Monday, December 19, 2011

Credit Score Factors

Credit Score Factors

Although a credit score is one three-digit number, it is calculated using five separate factors. Fair Isaac Corp. has developed a formula that uses certain information from credit reports to determine this number, which is used by lenders and financial institutions to rate your creditworthiness. You should know the five factors and how much weight each one carries so you can improve your credit score or maintain it if you have a good one.

Payments

    The payments made on credit cards and installment loans have the biggest effect on your credit score. Fair Isaac Corp. (FICO) says this factor counts for 35 percent of your credit score. Several factors related to your payment history are taken into account. This part of your credit scare is based on whether you make payments on time, how late you make them or whether you skip some payments entirely.

Balances

    FICO states that the amount you owe on various credit cards and loans is the second biggest factor affecting your credit score. If you have several accounts with high balances, this will have a negative effect. Smaller balances in good proportion to your income will make a positive impact. The account types also play a role, depending on the proportion of installment loans, credit cards and other accounts on which you carry a balance. Thirty percent of your credit score is based on this information.

History Length

    Your credit history accounts for 15 percent of your credit score.
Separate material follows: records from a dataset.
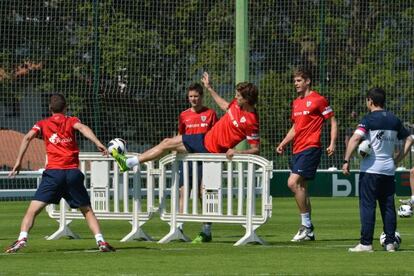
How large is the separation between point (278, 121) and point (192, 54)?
3.08 meters

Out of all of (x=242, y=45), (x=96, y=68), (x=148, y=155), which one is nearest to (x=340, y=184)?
(x=96, y=68)

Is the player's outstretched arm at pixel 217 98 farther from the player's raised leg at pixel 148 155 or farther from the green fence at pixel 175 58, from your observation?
the green fence at pixel 175 58

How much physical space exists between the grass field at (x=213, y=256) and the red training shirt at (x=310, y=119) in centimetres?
132

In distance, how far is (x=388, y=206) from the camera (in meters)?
15.3

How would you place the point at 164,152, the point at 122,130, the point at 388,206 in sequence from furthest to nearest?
the point at 122,130 → the point at 164,152 → the point at 388,206

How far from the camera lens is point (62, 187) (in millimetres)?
15516

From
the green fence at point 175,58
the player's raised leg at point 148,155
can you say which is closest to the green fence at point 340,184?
the green fence at point 175,58

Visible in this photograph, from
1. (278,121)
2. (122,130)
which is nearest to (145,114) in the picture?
(122,130)

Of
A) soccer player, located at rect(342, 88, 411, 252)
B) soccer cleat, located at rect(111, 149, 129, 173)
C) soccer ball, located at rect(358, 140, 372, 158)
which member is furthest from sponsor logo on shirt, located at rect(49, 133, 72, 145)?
soccer ball, located at rect(358, 140, 372, 158)

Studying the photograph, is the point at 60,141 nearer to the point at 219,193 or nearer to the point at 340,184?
the point at 219,193

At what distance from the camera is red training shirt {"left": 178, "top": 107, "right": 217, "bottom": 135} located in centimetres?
1797

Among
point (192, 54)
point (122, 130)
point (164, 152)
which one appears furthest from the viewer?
point (192, 54)

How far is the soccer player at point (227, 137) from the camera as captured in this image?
16922 millimetres

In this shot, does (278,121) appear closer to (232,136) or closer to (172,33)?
(172,33)
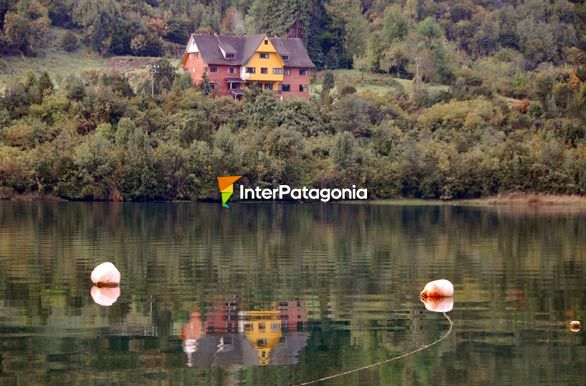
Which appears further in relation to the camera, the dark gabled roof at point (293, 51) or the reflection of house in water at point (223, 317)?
the dark gabled roof at point (293, 51)

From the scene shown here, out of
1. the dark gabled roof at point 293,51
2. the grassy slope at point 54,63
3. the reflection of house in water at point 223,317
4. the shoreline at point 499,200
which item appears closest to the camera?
the reflection of house in water at point 223,317

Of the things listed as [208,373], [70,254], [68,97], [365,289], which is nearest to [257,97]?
[68,97]

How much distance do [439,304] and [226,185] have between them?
228 ft

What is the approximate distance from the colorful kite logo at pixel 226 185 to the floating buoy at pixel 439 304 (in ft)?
221

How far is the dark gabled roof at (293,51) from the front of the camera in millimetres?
124000

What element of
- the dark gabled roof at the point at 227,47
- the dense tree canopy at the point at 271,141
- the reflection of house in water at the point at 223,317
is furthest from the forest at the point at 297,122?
the reflection of house in water at the point at 223,317

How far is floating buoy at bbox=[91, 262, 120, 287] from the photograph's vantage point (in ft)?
129

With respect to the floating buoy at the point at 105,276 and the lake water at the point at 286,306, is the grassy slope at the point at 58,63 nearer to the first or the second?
the lake water at the point at 286,306

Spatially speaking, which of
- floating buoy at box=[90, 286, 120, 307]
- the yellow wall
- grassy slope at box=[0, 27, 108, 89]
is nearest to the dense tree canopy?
the yellow wall

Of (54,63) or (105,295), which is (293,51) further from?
(105,295)

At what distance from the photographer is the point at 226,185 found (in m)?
105

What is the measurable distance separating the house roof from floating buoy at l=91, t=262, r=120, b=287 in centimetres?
8363

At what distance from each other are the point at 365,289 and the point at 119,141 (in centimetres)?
6825

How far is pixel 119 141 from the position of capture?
105 m
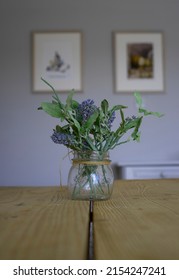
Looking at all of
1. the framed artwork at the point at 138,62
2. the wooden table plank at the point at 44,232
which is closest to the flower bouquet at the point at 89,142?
the wooden table plank at the point at 44,232

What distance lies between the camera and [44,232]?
0.47 metres

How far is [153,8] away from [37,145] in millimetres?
1606

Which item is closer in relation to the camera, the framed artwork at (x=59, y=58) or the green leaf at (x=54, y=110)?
the green leaf at (x=54, y=110)

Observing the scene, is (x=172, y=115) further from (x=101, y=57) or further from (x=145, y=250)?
(x=145, y=250)

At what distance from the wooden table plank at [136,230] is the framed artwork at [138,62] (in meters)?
2.00

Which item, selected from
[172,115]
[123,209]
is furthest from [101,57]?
[123,209]

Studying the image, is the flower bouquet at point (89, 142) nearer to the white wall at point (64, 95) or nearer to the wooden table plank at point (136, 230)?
the wooden table plank at point (136, 230)

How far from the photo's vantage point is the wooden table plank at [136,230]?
0.38m

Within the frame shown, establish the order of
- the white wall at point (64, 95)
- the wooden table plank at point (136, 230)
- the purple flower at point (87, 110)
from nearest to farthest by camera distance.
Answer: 1. the wooden table plank at point (136, 230)
2. the purple flower at point (87, 110)
3. the white wall at point (64, 95)

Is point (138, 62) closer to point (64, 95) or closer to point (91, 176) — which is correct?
point (64, 95)

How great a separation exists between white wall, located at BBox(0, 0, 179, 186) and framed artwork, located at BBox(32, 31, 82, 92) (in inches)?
2.3
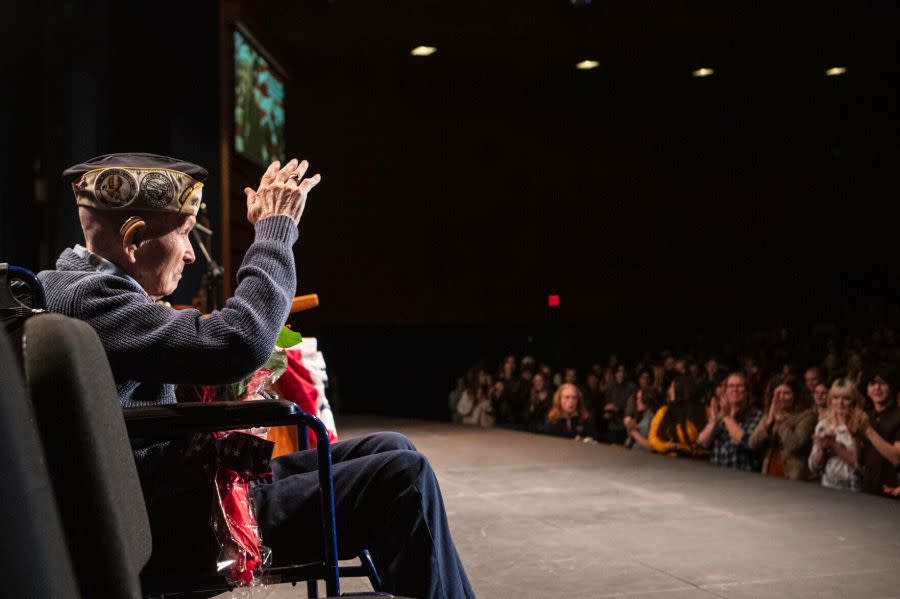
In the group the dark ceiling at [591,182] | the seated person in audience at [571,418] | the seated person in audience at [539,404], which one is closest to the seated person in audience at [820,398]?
the seated person in audience at [571,418]

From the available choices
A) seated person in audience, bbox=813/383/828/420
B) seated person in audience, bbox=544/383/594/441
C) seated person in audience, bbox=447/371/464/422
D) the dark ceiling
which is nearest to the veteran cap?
seated person in audience, bbox=813/383/828/420

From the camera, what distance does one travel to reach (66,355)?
630 mm

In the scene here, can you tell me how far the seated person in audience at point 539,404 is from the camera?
8445 mm

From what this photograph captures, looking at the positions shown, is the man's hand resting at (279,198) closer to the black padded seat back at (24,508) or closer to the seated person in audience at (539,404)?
the black padded seat back at (24,508)

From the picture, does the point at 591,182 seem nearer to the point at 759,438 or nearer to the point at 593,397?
the point at 593,397

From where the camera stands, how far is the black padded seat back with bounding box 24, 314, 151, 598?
615 millimetres

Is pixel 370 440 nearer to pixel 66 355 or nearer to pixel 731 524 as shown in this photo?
pixel 66 355

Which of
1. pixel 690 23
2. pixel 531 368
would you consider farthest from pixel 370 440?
pixel 531 368

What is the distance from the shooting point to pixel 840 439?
4.47 meters

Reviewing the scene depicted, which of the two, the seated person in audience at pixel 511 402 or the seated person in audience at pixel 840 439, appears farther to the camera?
the seated person in audience at pixel 511 402

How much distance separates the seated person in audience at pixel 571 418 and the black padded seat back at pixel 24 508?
23.6 feet

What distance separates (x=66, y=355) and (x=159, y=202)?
2.48 ft

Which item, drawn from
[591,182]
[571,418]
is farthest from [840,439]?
[591,182]

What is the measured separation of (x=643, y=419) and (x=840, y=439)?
217 centimetres
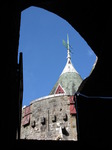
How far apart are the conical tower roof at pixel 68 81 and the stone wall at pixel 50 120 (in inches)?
140

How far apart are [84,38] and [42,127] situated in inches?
390

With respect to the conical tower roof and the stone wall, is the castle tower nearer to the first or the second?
the stone wall

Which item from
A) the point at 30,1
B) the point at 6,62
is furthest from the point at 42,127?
the point at 6,62

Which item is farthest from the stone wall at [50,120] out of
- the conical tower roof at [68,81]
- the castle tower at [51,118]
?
the conical tower roof at [68,81]

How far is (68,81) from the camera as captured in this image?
64.7 feet

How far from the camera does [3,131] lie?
1.93 m

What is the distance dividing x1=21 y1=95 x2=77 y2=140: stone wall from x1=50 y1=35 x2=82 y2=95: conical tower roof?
140 inches

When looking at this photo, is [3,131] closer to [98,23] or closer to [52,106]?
[98,23]

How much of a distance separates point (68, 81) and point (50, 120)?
246 inches

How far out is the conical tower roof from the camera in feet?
60.1

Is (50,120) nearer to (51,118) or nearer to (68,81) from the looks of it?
(51,118)

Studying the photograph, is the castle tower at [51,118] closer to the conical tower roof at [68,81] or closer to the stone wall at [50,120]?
the stone wall at [50,120]

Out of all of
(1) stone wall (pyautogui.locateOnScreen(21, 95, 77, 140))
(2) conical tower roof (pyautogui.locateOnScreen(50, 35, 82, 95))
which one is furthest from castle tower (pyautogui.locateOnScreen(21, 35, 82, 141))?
(2) conical tower roof (pyautogui.locateOnScreen(50, 35, 82, 95))

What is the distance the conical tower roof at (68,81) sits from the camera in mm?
18323
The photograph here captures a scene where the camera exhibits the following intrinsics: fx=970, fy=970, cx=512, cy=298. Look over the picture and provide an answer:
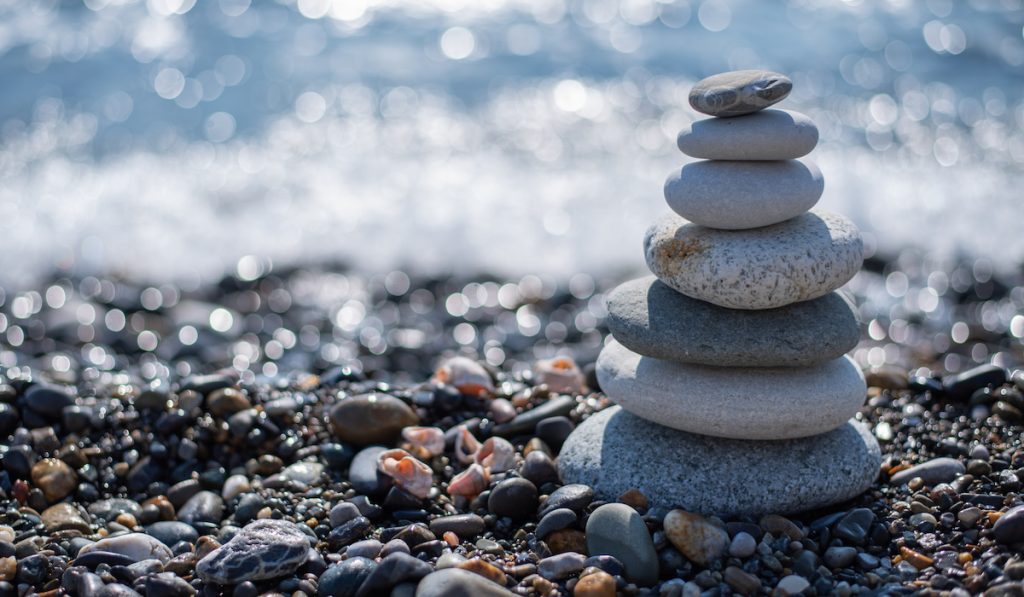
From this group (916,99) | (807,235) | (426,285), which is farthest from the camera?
(916,99)

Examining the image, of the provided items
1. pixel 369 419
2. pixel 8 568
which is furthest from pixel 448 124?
pixel 8 568

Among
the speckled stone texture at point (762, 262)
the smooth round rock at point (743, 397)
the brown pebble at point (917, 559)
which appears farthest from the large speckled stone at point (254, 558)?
the brown pebble at point (917, 559)

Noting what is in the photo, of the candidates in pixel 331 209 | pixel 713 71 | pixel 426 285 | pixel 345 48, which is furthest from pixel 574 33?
pixel 426 285

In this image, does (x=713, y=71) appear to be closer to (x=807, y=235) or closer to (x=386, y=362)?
(x=386, y=362)

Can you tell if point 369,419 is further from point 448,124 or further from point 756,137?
point 448,124

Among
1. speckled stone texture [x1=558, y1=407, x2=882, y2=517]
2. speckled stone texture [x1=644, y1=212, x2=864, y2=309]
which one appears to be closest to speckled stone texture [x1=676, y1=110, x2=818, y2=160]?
speckled stone texture [x1=644, y1=212, x2=864, y2=309]

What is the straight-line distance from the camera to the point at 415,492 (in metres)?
4.14

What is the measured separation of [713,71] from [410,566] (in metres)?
14.2

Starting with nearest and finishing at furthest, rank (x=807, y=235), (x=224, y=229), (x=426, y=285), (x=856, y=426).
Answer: (x=807, y=235)
(x=856, y=426)
(x=426, y=285)
(x=224, y=229)

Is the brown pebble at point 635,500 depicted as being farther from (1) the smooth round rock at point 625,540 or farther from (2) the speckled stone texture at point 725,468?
(1) the smooth round rock at point 625,540

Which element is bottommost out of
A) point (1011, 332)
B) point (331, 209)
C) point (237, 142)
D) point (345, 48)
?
point (1011, 332)

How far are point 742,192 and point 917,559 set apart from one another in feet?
4.88

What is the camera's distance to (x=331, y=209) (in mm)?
11031

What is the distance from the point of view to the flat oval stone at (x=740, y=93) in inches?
145
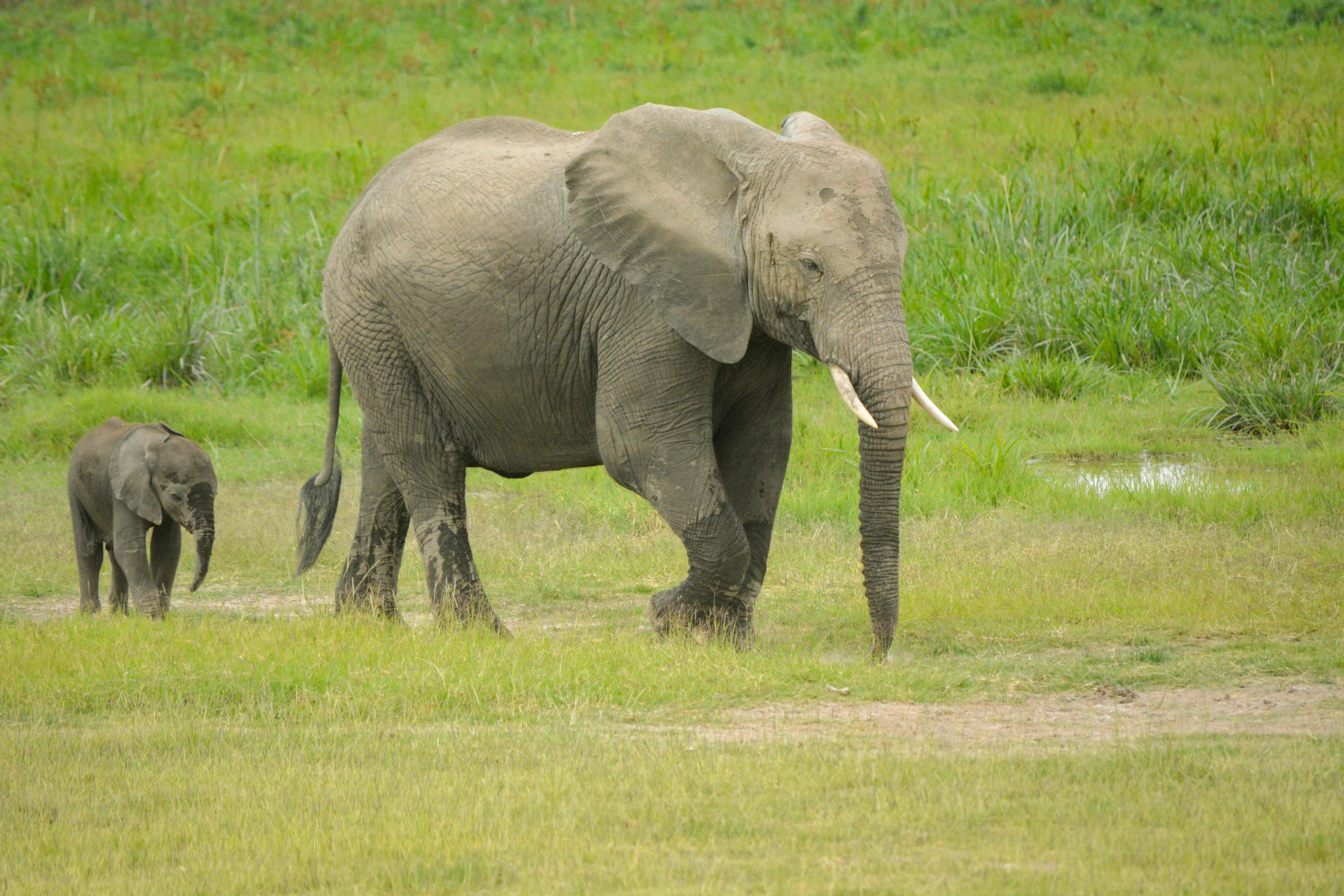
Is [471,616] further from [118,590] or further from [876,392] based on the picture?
[876,392]

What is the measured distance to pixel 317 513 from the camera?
8789 mm

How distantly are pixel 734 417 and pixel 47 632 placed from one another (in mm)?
3218

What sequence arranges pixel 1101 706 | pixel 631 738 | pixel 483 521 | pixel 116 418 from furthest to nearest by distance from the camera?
pixel 483 521, pixel 116 418, pixel 1101 706, pixel 631 738

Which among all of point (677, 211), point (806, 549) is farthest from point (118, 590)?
point (677, 211)

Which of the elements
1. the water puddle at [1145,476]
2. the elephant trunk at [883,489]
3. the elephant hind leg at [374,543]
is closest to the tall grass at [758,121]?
the water puddle at [1145,476]

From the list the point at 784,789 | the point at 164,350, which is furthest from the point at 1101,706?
the point at 164,350

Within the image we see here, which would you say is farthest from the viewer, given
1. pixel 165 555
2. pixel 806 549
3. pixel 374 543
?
pixel 806 549

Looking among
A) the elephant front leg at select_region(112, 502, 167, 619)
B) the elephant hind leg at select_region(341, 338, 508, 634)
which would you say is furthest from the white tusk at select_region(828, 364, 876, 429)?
the elephant front leg at select_region(112, 502, 167, 619)

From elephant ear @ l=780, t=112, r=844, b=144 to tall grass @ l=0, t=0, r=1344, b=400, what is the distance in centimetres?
646

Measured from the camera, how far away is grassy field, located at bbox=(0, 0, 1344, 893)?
4594 millimetres

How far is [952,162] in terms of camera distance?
18250 millimetres

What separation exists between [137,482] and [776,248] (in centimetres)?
373

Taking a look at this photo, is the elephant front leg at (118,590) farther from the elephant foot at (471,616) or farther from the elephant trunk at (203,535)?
the elephant foot at (471,616)

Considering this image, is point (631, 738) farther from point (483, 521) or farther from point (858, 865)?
point (483, 521)
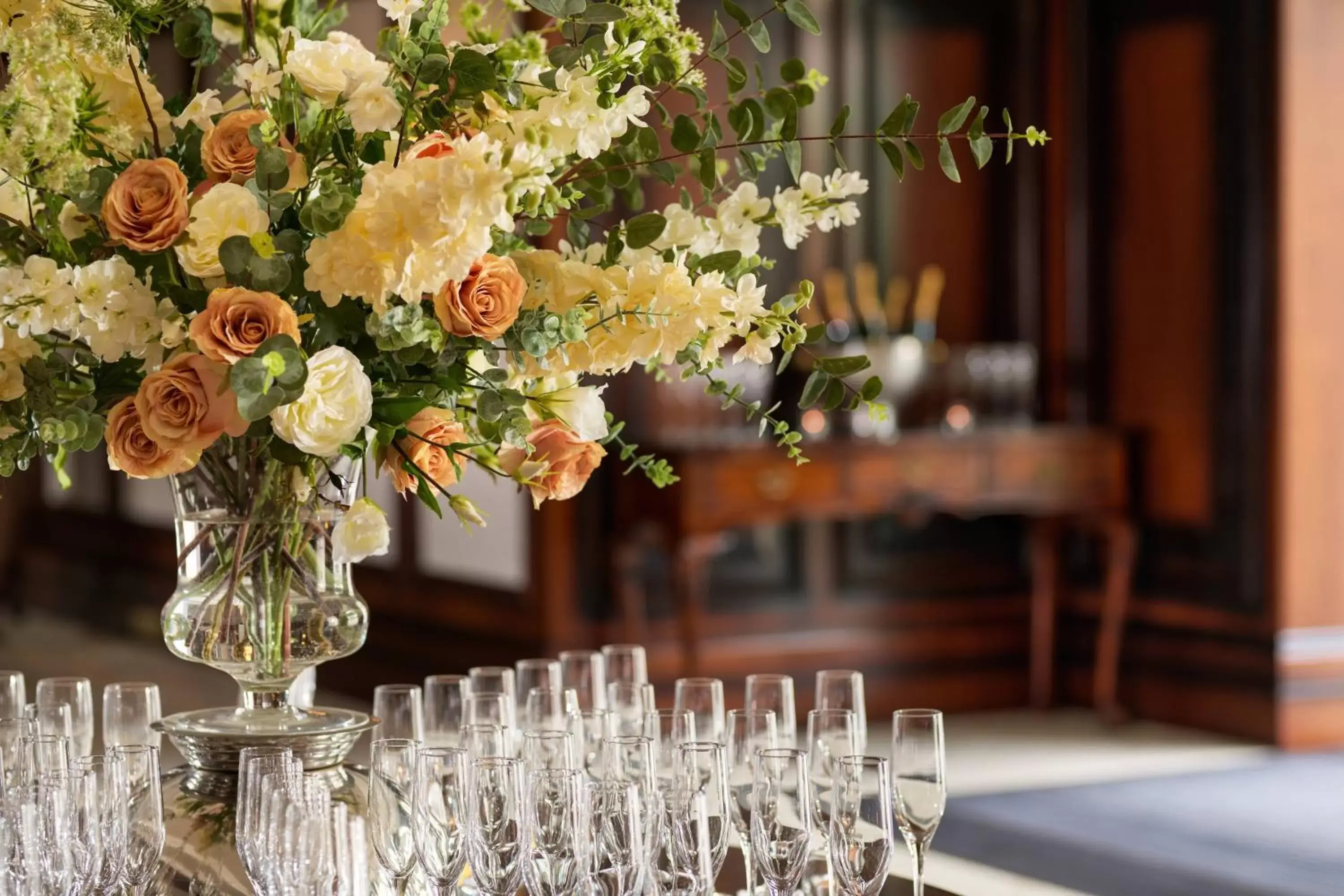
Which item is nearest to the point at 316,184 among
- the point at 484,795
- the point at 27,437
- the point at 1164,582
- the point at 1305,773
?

The longer you have had credit accounts paid promptly, the more this factor will affect your credit score positively. If you are starting out and have only one or two accounts, this will keep your score down until you establish a more lengthy history.

Account Types

    Your credit account types factor in your credit score at 10 percent. FICO says that the variety of accounts, including installment loans, home loans, credit cards, store cards and other types of credit, influence your score. A balanced mix has the most positive effect.

New Accounts

    The age of your loans and credit accounts also play a role. FICO says it accounts for 10 percent of the score. Your credit score can suffer if you have recently opened a large number of new accounts. This could indicate potential financial need or problems.